(Records from a data collection)
*-*-*

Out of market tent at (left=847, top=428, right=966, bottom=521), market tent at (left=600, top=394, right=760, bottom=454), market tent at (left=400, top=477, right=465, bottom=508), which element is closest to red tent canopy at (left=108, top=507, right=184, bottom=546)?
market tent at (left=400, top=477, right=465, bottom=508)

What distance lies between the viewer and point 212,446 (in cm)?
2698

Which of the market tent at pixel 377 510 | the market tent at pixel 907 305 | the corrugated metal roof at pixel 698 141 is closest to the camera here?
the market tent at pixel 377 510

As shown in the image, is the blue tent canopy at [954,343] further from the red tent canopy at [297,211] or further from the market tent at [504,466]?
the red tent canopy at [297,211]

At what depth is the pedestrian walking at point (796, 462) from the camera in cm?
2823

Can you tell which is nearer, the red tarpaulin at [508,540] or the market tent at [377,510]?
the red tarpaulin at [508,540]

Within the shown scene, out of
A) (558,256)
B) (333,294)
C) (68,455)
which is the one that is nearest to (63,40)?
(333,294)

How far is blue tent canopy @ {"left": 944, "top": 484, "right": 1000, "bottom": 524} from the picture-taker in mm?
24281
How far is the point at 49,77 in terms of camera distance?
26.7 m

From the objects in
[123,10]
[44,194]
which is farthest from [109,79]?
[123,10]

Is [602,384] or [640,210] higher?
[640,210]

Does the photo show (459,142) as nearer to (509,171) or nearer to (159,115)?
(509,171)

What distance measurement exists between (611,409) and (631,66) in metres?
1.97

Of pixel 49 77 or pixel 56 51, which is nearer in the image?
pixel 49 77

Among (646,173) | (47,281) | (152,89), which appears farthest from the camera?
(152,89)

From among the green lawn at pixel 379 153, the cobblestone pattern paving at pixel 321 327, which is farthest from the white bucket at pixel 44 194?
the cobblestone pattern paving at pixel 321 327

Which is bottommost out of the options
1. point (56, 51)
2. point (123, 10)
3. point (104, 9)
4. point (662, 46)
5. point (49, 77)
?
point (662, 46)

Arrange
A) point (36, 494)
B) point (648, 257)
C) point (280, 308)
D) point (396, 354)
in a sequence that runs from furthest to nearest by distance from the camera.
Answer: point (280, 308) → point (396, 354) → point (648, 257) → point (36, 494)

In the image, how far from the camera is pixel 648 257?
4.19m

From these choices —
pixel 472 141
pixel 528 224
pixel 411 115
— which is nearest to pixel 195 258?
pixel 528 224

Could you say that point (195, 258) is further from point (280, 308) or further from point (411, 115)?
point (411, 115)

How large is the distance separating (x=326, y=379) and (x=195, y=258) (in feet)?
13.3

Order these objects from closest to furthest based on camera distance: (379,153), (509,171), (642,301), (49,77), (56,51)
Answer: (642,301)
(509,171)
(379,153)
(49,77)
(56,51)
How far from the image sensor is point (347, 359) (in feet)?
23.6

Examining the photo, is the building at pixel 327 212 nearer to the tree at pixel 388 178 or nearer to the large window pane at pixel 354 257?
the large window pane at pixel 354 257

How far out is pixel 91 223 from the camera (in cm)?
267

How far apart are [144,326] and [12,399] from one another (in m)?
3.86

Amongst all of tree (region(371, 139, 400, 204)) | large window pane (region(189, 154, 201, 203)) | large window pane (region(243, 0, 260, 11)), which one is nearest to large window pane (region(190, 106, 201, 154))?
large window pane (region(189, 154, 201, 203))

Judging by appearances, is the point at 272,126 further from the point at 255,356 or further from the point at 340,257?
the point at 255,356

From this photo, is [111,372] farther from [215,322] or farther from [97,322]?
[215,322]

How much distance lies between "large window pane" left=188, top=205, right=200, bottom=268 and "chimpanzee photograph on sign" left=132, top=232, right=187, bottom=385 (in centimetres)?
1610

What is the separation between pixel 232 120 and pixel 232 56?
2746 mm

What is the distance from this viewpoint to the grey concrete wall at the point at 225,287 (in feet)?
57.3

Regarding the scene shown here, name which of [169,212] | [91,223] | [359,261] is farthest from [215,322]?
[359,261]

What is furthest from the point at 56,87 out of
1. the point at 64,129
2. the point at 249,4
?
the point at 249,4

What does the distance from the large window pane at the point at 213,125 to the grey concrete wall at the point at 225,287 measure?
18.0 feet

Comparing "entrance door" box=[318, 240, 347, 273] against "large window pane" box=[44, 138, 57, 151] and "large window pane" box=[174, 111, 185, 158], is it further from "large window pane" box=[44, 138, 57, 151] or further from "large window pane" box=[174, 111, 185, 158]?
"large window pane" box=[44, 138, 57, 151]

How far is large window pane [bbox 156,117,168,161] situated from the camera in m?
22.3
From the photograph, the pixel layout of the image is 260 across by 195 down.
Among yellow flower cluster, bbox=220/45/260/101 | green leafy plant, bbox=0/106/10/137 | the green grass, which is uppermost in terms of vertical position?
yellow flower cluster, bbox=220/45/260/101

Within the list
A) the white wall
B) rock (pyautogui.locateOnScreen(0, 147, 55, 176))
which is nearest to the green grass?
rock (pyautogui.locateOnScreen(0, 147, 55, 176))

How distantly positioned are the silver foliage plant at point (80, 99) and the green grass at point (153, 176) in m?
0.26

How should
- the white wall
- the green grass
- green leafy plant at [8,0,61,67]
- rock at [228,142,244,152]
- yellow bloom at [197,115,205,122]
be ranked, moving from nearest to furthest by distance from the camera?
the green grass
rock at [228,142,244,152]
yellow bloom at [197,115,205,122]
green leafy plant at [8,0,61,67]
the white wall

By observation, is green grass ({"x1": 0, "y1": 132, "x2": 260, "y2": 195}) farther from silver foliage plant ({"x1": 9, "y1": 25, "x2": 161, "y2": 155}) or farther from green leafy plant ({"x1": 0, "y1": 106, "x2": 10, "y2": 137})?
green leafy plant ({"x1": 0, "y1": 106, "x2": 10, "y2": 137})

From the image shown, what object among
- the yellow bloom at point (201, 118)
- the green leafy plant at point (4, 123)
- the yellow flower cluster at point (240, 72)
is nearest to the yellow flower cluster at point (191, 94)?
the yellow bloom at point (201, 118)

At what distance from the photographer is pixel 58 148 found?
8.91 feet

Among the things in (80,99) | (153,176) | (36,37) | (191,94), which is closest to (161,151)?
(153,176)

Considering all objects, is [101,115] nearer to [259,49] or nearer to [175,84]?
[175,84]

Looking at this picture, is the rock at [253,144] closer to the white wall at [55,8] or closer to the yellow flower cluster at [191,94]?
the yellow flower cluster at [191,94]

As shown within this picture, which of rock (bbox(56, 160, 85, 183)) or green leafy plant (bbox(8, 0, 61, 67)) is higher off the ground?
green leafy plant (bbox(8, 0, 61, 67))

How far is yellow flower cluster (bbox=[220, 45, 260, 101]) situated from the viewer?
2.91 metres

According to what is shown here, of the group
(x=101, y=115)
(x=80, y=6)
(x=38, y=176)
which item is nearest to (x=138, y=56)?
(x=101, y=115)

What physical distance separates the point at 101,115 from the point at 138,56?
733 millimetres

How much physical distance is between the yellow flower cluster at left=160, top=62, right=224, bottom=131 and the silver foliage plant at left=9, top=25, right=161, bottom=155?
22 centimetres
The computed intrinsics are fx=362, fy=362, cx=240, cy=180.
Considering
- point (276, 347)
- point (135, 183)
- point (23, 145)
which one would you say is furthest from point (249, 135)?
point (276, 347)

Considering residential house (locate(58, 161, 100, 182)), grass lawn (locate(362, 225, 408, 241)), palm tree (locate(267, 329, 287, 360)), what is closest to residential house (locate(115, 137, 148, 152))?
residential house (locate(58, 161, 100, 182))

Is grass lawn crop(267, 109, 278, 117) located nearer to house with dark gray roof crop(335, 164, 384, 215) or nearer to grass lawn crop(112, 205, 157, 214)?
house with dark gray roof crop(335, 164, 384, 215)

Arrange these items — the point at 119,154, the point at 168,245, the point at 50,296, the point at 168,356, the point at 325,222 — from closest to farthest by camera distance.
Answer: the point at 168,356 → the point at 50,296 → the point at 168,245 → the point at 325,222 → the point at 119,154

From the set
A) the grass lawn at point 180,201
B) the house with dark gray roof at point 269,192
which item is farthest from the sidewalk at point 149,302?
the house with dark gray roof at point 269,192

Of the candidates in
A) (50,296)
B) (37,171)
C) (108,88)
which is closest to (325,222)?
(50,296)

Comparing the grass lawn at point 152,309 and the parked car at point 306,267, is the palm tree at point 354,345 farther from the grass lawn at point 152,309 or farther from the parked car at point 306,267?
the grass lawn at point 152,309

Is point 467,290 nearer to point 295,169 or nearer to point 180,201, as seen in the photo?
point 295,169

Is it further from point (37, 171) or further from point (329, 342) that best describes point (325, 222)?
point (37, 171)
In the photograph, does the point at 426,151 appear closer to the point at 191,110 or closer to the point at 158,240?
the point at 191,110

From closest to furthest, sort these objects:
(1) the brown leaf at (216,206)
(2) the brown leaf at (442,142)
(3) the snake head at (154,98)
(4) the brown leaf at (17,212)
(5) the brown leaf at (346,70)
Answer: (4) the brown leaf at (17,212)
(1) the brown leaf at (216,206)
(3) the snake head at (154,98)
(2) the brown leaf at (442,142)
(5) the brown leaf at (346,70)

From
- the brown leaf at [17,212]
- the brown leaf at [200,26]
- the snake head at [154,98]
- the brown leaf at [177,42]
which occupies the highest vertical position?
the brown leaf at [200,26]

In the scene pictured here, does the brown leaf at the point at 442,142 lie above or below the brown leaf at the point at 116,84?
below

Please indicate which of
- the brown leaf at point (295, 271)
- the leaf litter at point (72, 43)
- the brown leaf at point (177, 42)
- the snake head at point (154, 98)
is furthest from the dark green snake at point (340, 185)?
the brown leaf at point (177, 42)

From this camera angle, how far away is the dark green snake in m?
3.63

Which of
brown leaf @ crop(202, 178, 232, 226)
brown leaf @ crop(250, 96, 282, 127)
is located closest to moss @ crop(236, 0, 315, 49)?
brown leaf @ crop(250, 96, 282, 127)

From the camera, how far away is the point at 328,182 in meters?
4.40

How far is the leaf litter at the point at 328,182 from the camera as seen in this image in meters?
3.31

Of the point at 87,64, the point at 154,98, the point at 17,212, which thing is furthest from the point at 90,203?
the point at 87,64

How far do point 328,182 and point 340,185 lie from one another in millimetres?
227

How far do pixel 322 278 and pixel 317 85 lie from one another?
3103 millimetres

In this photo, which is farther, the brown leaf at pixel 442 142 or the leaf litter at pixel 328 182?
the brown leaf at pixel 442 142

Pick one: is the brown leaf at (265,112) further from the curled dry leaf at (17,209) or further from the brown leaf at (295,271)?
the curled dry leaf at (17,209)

*-*-*

◆ **What you have to do**: Write out only the final block of lines, starting at the line with "From this camera" and running to the end of the material.

◆ **Complete output**:
From this camera angle, how far away is the dark green snake in m?
3.63

Which of
brown leaf @ crop(202, 178, 232, 226)
brown leaf @ crop(250, 96, 282, 127)
is located closest to moss @ crop(236, 0, 315, 49)?
brown leaf @ crop(250, 96, 282, 127)

From the camera, how far away is the point at 328,182 in meters?
4.40

How far is the leaf litter at the point at 328,182 from the camera as seen in this image in meters?
3.31

Of the point at 87,64, the point at 154,98, the point at 17,212, which thing is furthest from the point at 90,203?
the point at 87,64

How far do point 328,182 and point 340,185 lie from one another in millimetres?
227

How far do pixel 322 278 and pixel 317 85 lie from one another?
3103 millimetres

In this photo, which is farther, the brown leaf at pixel 442 142 or the leaf litter at pixel 328 182?
the brown leaf at pixel 442 142

Pick one: is the brown leaf at (265,112) further from the curled dry leaf at (17,209) or further from the brown leaf at (295,271)?
the curled dry leaf at (17,209)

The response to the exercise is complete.